PAGE EXTRACT:
Mortgage rates have been coming down for about a year now, but that's not been fast enough for some.

Latest monthly loans by asset quality figures from the Reserve Bank (RBNZ) show that the amount of mortgage money classified by the banks as non-performing rose by $28 million in May (1.2%) to $2.448 billion. 

Within this figure, the amount specifically designated as 'impaired' increased by $30 million (6%) in May to $534 million.

Since the start of the 2025 calendar year the impaired figure has risen by just under a quarter, by $104 million, from the $430 million as of December 2024.

The overall non-performing figure has since the end of 2024 risen by $285 million, or 13.2%, from the $2.163 billion figure as at December.

And all this, of course has been as mortgage rates have been coming down significantly.

What's been going up though is the unemployment level, which rose during 2024 from 4% to 5.1%. It stayed at 5.1% in the March quarter, but high frequency data is suggesting the June quarter figures will likely show a further rise to 5.2% or even slightly higher.

The non-performing housing loans figure currently represents a little under 0.7% of the over $372 billion worth of outstanding bank mortgage loans. That percentage is well down on the 1.2% figures seen in the aftermath of the Global Financial Crisis, but is well above the 0.2% level seen as recently as in late 2022.

In the RBNZ's most recent six-monthly Financial Stability Report issued in May, the central bank had forecasts of likely non-performing housing loan ratios based on projections from the big five banks towards the end of last year.

RECORDED DATA:

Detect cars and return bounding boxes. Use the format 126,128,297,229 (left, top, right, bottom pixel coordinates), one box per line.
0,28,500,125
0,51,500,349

TO-DO LIST:
A) Transcribe everything in the article on non-performing mortgages from "Within this figure, the" down to "as at December.".
B) Answer these questions using the article on non-performing mortgages:
(i) By how much did the amount designated as impaired increase in May?
(ii) Between what two levels did the unemployment rate rise during 2024?
(iii) What share of outstanding bank mortgage loans does the non-performing housing loans figure currently represent?

SOLUTIONS PER TASK:
A)
Within this figure, the amount specifically designated as 'impaired' increased by $30 million (6%) in May to $534 million.

Since the start of the 2025 calendar year the impaired figure has risen by just under a quarter, by $104 million, from the $430 million as of December 2024.

The overall non-performing figure has since the end of 2024 risen by $285 million, or 13.2%, from the $2.163 billion figure as at December.

B)
(i) It increased by $30 million (6%), to $534 million.
(ii) It rose from 4% to 5.1%.
(iii) It represents a little under 0.7%.